In some situations, like a scenario when you want to do some renovations or work on your home, getting a new lender is likely a bit easier to think about as a homeowner. Refinancing your home and dropping your interest rate a point or two can translate to thousands of dollars saved over the lifetime of the loan. With these savings from a lower APR, you could look into putting some much-needed work on your home and research the benefits of vinyl siding. Even so, it’s still a good idea to think critically about whether or not you really want to refinance your loan at this time. Read on for a few pros and cons to consider as you think about whether it makes sense for you and your family to look into refinancing your mortgage or not.
Will a lower rate save you money as a borrower?
With interest rates as low as they’ve been in recent months, it’s clear that from an interest payment standpoint, refinancing your mortgage will absolutely save you money over the term of your loan. If you consider the fact that a $250,000 mortgage winds up costing $456,000 over the lifetime of a 30-year loan at a 4.5 percent interest rate, it quickly becomes obvious that lowering your interest rate to even 3.25% could save you a total of $64,000 over thirty years.
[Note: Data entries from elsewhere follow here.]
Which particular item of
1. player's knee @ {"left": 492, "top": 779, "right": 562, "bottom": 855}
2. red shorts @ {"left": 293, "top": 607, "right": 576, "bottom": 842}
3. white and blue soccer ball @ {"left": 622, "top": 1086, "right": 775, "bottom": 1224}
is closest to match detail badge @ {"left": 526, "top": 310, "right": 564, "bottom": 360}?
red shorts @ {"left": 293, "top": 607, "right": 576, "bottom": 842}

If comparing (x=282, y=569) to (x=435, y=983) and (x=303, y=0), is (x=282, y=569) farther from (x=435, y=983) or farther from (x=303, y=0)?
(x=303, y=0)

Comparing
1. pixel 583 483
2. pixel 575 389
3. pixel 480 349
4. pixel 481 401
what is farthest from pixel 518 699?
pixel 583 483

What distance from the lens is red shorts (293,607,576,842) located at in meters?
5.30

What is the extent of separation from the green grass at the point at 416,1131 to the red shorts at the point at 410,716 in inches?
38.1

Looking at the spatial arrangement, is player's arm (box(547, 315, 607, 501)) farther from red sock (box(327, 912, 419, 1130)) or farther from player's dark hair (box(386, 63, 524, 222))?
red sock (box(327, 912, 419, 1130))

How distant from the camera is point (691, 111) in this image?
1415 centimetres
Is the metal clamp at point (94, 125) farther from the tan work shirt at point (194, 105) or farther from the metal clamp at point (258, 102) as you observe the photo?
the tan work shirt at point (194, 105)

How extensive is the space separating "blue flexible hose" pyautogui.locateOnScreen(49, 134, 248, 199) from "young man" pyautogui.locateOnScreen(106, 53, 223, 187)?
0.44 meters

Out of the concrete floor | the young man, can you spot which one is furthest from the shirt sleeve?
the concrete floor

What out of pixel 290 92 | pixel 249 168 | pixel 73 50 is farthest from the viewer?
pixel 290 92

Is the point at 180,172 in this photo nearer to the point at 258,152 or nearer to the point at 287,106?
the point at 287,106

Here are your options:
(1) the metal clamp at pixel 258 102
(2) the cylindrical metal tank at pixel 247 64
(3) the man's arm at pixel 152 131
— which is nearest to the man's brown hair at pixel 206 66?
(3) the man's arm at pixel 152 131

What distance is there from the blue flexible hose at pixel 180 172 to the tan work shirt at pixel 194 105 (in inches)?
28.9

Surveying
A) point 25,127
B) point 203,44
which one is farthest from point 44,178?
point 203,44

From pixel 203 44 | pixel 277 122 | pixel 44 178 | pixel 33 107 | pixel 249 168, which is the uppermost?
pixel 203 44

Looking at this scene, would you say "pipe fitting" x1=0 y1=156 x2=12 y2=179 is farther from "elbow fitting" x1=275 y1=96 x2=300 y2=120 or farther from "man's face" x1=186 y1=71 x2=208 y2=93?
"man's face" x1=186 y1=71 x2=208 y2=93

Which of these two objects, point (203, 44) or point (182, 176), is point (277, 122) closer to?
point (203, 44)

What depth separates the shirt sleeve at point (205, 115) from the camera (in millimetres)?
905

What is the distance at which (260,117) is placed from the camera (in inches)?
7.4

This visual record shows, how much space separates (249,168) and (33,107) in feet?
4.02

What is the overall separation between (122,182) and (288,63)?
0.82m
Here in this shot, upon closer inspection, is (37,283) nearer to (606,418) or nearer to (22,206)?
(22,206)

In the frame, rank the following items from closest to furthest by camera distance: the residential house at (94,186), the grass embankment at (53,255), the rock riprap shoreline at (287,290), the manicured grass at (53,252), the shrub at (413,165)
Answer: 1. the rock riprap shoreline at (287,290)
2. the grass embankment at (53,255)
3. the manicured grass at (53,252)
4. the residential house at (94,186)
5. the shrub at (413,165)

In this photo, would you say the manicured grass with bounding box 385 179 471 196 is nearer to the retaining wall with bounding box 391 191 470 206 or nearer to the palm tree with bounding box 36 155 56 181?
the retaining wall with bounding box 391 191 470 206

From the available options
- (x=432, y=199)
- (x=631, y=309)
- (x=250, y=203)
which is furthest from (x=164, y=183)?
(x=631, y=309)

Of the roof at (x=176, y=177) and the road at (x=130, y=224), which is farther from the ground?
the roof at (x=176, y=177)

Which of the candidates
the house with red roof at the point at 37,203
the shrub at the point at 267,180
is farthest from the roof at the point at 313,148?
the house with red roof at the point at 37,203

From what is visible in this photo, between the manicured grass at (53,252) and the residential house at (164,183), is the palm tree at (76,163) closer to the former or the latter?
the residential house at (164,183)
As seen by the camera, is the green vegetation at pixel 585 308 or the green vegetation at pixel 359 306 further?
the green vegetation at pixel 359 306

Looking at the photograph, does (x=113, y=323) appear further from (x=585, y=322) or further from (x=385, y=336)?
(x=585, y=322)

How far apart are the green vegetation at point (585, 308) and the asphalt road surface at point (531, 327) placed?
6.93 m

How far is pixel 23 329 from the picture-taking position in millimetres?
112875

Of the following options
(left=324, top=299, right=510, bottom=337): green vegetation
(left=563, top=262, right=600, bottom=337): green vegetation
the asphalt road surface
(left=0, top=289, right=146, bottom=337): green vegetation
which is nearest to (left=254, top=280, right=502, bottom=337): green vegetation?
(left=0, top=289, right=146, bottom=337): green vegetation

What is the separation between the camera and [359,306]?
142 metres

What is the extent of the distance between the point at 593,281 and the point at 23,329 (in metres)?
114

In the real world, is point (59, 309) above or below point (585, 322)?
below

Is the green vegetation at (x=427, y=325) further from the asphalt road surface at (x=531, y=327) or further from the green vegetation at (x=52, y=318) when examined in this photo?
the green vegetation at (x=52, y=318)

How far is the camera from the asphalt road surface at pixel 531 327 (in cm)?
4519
That’s money that could be invested into a retirement fund or college fund and can be put to good use, so it’s definitely worth talking to a private lender about your mortgage if you can save money and get a more competitive interest rate with a different lender.
Will refinancing your mortgage cost you in the short-term?
As you weigh the pros and cons of refinancing, you may come up against a few short-term drawbacks that may make you pause and think. Some of the cons of refinancing as a homeowner have more to do with your overall personal finances, while others are just financial considerations to weigh in regards to the mortgage itself.
For example, when you refinance your mortgage your credit score will get a hard check and your credit will likely go down for a period of time due to the new loan. That being said, your score will rebound in time and will likely not be too negatively impacted by the decision to refinance.
Another short-term cost to think about when you’re considering a refinance is if you’ll have to pay new loan origination costs with the new loan provider. Paying the lender for these fees generally isn’t too extravagant. However, it is worth noting that you will need to pay some money in the immediate short-term if you’re going to be refinancing your mortgage. You may also have to pay PMI (private mortgage insurance) if you don’t have 20 percent equity in your home. For this reason, some people choose to wait until they’ve built up more home equity, since the percentage you pay in PMI may wind up negating the interest points you’re saving with a refinance in the first place.